━━━━━ Extrait du texte ━━━━━
Dictionnaire des
ordres religieux
R.P. Hélyot
Tome III - 1850 Remiremont (Chanoinesses séculières de) en Lorraine
[...]
Les dames de Remiremont ne peuvent pas disconvenir qu'elles
n'aient eu autrefois une règle, puisque, par un acte signé de
l'abbesse qui gouvernait ce monastère l'an 1231, de la doyenne,
de la trésorière et de tout le couvent de Remiremont, elles
déclarent qu' « attendu la désolation, les injures et les
oppressions qu'on leur faites de toutes parts, elles s'obligent, en
tant que leur permet leur règle, que si aucun duc, ou avoué leur
porte â l'avenir aucun dommage, injure on grief, il n'obtiendra
jamais pardon de leur église, qu'il n'ait restitué toutes les
prises qu'il aura faites sur elles ou sur leurs gens, on ne leur
ait assigné un fonds en dédommagement ; ce qu'elles promettent
par serment d'observer. »
Cette règle était celle de saint Benoît, puisque les souverains
pontifes et les empereurs, dans les privilèges qu'ils ont
accordés à cette maison, l'ont toujours reconnue comme étant de
l'ordre de Saint-Benoît.
━━━━━ Données extraites ━━━━━
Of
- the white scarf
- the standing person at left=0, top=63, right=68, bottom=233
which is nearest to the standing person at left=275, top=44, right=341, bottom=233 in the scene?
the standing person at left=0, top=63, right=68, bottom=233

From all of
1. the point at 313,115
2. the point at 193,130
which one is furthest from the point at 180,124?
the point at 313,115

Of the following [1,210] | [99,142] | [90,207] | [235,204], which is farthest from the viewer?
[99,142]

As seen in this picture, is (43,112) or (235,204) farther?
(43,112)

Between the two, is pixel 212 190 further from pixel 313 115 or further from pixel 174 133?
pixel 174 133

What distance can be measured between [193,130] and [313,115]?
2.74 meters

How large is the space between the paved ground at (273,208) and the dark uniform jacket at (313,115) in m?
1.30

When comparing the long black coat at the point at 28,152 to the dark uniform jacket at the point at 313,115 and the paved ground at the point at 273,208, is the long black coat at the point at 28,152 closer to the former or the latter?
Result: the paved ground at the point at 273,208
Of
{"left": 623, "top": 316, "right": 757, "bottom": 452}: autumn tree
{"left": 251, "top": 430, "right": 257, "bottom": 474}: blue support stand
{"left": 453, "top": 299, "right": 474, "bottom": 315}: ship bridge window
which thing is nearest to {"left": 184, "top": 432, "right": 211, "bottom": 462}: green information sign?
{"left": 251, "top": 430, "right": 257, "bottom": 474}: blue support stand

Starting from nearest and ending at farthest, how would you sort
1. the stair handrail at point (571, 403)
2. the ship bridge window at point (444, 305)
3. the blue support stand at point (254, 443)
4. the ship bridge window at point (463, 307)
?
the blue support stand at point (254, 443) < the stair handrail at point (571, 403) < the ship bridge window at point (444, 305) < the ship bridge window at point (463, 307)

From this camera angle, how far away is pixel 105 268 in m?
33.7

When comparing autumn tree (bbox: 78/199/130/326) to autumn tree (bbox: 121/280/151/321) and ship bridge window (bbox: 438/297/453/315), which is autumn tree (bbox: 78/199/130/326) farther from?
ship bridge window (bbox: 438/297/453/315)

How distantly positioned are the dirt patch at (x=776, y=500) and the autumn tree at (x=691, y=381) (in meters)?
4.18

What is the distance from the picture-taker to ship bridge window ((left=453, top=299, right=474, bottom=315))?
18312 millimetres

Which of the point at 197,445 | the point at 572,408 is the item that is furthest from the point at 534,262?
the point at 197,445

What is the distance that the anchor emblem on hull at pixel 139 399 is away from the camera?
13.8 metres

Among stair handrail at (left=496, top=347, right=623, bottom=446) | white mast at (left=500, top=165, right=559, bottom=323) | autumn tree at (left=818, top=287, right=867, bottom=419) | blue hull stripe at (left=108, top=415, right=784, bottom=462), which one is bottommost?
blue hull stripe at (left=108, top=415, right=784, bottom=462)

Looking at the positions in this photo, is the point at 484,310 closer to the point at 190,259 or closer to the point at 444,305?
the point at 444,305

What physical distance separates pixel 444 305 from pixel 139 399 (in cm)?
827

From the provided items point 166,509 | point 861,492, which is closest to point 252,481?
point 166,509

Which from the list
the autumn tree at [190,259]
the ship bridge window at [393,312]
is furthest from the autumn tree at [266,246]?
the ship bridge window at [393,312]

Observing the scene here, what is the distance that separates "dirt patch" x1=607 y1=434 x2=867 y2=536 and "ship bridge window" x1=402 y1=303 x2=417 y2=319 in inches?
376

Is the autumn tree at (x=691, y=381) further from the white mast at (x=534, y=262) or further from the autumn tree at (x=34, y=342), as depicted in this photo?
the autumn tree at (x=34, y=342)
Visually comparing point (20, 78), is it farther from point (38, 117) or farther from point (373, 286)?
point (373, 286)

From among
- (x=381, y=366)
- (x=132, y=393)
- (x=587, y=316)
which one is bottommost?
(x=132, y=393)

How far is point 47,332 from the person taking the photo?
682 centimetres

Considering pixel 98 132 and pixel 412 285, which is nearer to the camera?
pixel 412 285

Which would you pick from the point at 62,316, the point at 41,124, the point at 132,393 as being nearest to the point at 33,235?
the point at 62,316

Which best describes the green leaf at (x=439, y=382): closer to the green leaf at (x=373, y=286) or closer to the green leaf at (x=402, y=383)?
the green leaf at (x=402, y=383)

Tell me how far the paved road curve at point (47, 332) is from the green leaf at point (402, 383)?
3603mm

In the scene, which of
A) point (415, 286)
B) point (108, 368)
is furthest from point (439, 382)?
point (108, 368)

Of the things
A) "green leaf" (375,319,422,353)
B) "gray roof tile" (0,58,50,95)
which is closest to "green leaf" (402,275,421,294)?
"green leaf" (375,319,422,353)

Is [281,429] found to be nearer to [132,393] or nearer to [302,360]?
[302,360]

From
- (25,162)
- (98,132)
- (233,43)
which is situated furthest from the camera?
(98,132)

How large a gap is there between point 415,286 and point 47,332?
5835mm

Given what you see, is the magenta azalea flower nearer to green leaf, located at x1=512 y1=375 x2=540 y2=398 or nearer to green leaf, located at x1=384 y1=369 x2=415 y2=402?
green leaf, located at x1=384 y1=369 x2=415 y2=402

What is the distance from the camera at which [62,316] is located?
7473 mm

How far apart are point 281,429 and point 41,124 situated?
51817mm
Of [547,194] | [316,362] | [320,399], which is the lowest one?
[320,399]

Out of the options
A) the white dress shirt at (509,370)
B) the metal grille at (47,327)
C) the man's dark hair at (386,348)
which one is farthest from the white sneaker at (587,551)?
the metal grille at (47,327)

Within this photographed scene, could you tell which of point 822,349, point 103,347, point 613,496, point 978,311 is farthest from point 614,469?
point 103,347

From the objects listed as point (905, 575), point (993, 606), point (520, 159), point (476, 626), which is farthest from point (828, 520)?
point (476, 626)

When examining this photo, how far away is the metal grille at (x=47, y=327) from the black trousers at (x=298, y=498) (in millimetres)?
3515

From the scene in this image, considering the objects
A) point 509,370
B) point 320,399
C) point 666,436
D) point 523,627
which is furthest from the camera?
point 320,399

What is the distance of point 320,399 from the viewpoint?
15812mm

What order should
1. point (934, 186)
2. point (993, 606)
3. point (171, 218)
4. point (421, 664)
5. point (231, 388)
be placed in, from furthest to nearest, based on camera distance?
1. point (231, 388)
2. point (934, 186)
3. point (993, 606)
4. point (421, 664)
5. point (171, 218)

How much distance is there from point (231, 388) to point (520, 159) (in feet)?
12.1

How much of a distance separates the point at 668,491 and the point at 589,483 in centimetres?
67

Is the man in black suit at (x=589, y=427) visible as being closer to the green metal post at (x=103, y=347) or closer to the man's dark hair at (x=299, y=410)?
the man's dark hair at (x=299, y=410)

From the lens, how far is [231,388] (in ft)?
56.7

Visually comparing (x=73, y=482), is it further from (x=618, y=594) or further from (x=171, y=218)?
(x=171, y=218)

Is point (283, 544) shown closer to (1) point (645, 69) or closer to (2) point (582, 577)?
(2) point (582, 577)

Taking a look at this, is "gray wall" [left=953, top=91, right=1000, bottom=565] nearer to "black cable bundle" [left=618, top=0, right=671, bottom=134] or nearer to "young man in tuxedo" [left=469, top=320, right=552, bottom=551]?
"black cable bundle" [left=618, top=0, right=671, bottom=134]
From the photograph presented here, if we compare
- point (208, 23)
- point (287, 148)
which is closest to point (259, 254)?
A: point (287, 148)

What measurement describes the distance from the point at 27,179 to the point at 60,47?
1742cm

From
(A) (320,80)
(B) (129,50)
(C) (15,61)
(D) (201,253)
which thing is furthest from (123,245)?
━━━━━
» Travail demandé
- 1) D'après l'extrait sur Remiremont, quelle règle suivait autrefois ce monastère ?
- 2) Reformulez sous forme de liste le paragraphe de l'extrait sur Remiremont qui commence par « Les dames de Remiremont ne peuvent pas disconvenir », en gardant ses faits principaux.
- 3) Poursuivez l'extrait sur Remiremont à la suite de sa dernière phrase.
Les items proviennent d'une source distincte de l'extrait sur Remiremont.

» Réponses aux exercices
- 1) La règle de saint Benoît.

- 2)
- Les dames de Remiremont ont eu autrefois une règle, comme le prouve un acte de 1231 signé de l'abbesse, de la doyenne, de la trésorière et de tout le couvent.
- Dans cet acte, elles invoquent la désolation, les injures et les oppressions subies de toutes parts.
- Elles s'engagent, autant que leur règle le permet : tout duc ou avoué qui leur causera un dommage, une injure ou un grief n'obtiendra jamais le pardon de leur église sans avoir restitué ses prises, faites sur elles ou sur leurs gens, ou sans leur avoir assigné un fonds en dédommagement.
- Elles promettent par serment de respecter cet engagement.

- 3)
[...] Mais ce qui prouve encore qu'elles ont été religieuses de
l'ordre de Saint-Benoît, c'est un acte passé le 25 novembre 1403
devant le grand portail du château du Dinevire, par lequel «
nobles demoiselles Waubrune de Blamont, âgée de quinze an plus,
et Jeanne sa soeur, âgée de quatorze ans au plus, hors de toute
tutelle et mainbournie, par plusieurs bonnes et raisonnables
causes, par bonne et pure dévotion, ont résolu de se retirer et
entrer en religion, et y vivre selon les règle et discipline de
saint Benoît au monastère des dames religieuses, abbesse et
chapitre de Remiremont, et en leur congrégation et compagnie, du
consentement du seigneur de Blamont, leur père, présent,
renonçant au profit de leurs autres frères et soeurs, à tous les
biens et héritages quelconques qui pourraient leur échoir, à la
réserve de quinze livrées de terre, de vingt gros par livrée,
pour chacune d'elles pendant leur vie ; ce qu'elles déclarent en
présence du seigneur de Blamont, leur père, de Thierri d'Augevillers,
abbé de Marmounster, Geoffroi, abbé de Saint-Sauveur de Vosge,
et autres. »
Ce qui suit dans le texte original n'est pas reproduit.